## START SOURCE DOCUMENT
To top the list are the plans to set up a "spearhead" to
the NATO rapid
force, led under a six-month country rotation and consisting of several
thousand troops, with air, sea and special forces support. The UK is
willing to
contribute 3,500 troops to the unit. The plan would establish reception
facilities, prepositioned equipment and supplies, command and control,
and
logistics facilities. The new high-readiness brigade will be deployable
in
Eastern Europe within two days. The unit would have a permanent command
centre staffed by rotating alliance members as well as supply depots
located
in various regions so troops would not have to fly in all their
equipment.
Heavy weapons will be pre-positioned in Poland to be used later by
"follow-on" forces and a new command-centre will be established on
Polish
soil too. There will be an upgraded schedule of military exercises and
deployments that are intended to make NATO's strike potential more
credible.
There is insufficient detail on who exactly might pay the bills or
contribute
troops except the UK and what the rules of engagement would be.
A Polish request for 10,000 troops, including a sizeable
American
contingent, to be permanently based in that country was rejected,
because it
was provocatively too close to Russia's borders and would contravene
the 1997 NATO-Russia Founding Act.
Member
countries
such
as Germany rejected the
idea.
NATO insists it still abstains from putting permanent
bases in Eastern and
Central Europe. Indeed, at first glance the new plan does not seem to
technically breach that agreement, but the difference is rather
semantic offering "persistent," presence instead of "permanent."
## END SOURCE DOCUMENT
## START PROVIDED MATERIAL
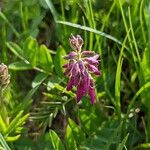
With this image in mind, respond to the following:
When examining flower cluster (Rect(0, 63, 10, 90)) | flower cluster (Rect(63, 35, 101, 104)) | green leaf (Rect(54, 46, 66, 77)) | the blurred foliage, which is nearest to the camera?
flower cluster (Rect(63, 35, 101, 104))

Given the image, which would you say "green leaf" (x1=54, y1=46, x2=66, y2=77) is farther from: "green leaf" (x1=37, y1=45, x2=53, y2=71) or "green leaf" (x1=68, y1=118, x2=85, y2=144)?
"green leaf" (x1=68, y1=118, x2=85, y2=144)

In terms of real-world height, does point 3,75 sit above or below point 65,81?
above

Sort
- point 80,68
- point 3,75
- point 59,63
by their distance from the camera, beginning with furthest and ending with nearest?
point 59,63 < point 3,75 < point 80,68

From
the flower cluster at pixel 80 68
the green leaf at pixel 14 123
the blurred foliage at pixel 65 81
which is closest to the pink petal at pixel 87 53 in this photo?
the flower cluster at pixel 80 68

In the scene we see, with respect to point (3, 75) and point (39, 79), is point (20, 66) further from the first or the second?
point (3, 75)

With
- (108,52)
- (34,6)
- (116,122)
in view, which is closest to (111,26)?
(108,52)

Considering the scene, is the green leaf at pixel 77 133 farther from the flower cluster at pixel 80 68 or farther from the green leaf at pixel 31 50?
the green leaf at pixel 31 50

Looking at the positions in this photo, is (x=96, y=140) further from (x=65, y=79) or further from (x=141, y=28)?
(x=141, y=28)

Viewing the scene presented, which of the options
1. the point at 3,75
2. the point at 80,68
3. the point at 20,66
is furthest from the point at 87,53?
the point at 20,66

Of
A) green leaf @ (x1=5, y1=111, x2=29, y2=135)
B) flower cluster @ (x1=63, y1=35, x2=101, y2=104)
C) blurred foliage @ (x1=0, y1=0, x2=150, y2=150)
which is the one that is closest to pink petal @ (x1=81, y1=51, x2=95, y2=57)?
## END PROVIDED MATERIAL
## PROBLEM SET
[A] List every kind of facility or provision the NATO rapid force text says the plan would establish.
[B] Do these statements agree with the NATO rapid force text? Answer yes or no for each and quote the words that decide it.
(i) The UK is willing to contribute 3,500 troops to the unit.
(ii) The new brigade will be deployable in Eastern Europe within one week.
(iii) Poland's request for 10,000 troops was accepted.
[C] Rewrite as a short list the paragraph of the NATO rapid force text that begins "A Polish request" and ends "rejected the idea." Keep its main facts.

## ANSWERS BELOW
[A]
- Reception facilities
- Prepositioned equipment and supplies
- Command and control
- Logistics facilities

[B]
(i) Yes: "The UK is willing to contribute 3,500 troops to the unit."
(ii) No: "The new high-readiness brigade will be deployable in Eastern Europe within two days."
(iii) No: "A Polish request for 10,000 troops, including a sizeable American contingent, to be permanently based in that country was rejected"

[C]
- Poland asked for 10,000 troops, including a sizeable American contingent, to be permanently based there.
- The request was rejected because it was provocatively too close to Russia's borders and would contravene the 1997 NATO-Russia Founding Act.
- Member countries such as Germany rejected the idea.